**Brief**
Pictures stay out of the copy. Everything else in the records must be repeated exactly.

::::::::

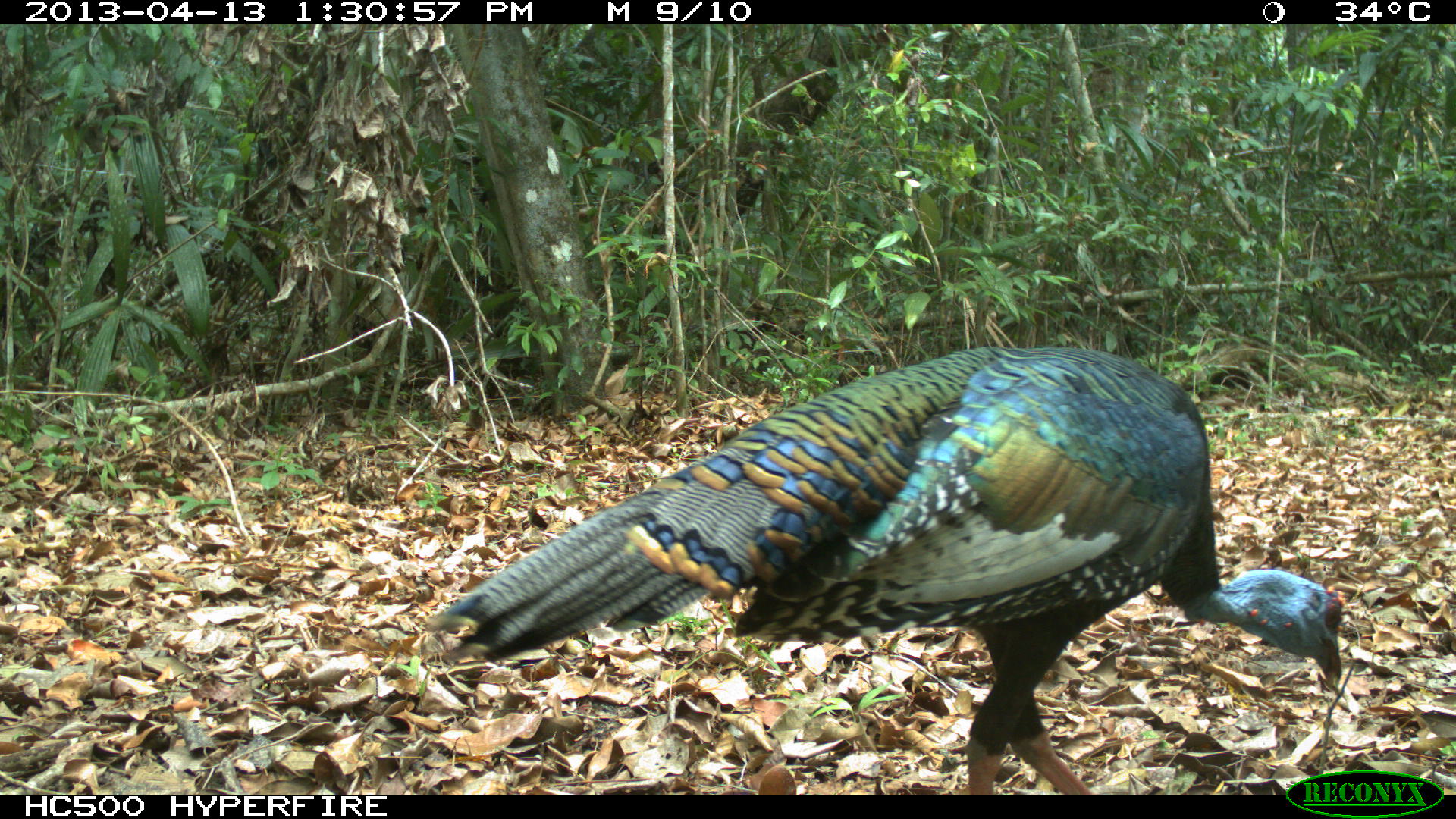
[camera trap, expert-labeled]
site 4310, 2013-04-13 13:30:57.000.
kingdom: Animalia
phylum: Chordata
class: Aves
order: Galliformes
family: Phasianidae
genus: Meleagris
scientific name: Meleagris ocellata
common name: ocellated turkey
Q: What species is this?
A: Meleagris ocellata (ocellated turkey).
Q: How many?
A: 1.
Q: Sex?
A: Male.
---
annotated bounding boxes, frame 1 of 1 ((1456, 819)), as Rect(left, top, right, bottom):
meleagris ocellata: Rect(421, 342, 1345, 794)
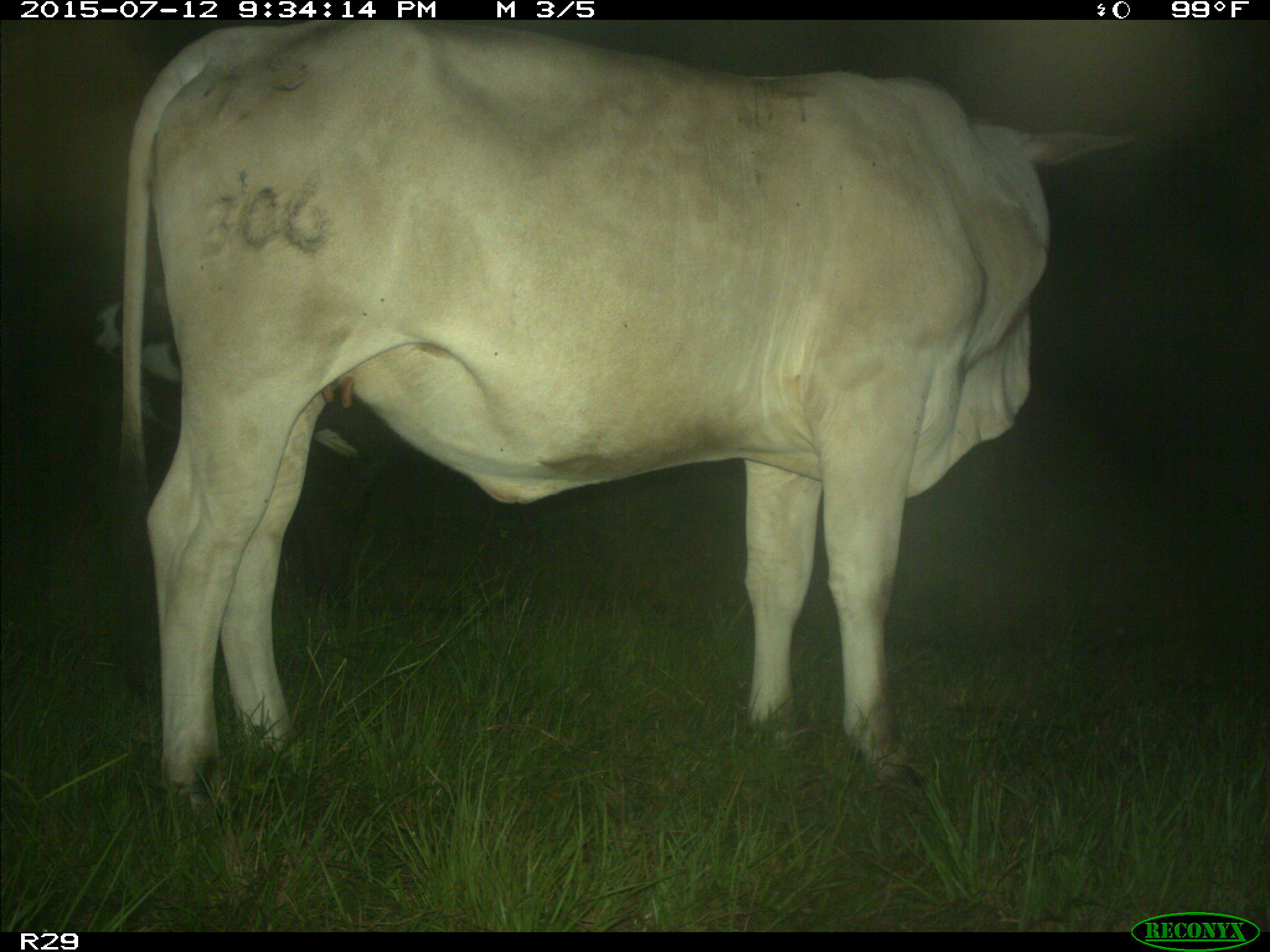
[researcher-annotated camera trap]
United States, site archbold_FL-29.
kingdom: Animalia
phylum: Chordata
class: Mammalia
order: Artiodactyla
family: Bovidae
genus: Bos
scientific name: Bos taurus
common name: domestic cow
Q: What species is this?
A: Bos taurus (domestic cow).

::::::::

**Answer space**
[camera trap, expert-labeled]
site 4310, 2013-04-13 13:30:57.000.
kingdom: Animalia
phylum: Chordata
class: Aves
order: Galliformes
family: Phasianidae
genus: Meleagris
scientific name: Meleagris ocellata
common name: ocellated turkey
Q: What species is this?
A: Meleagris ocellata (ocellated turkey).
Q: How many?
A: 1.
Q: Sex?
A: Male.
---
annotated bounding boxes, frame 1 of 1 ((1456, 819)), as Rect(left, top, right, bottom):
meleagris ocellata: Rect(421, 342, 1345, 794)
[researcher-annotated camera trap]
United States, site archbold_FL-29.
kingdom: Animalia
phylum: Chordata
class: Mammalia
order: Artiodactyla
family: Bovidae
genus: Bos
scientific name: Bos taurus
common name: domestic cow
Q: What species is this?
A: Bos taurus (domestic cow).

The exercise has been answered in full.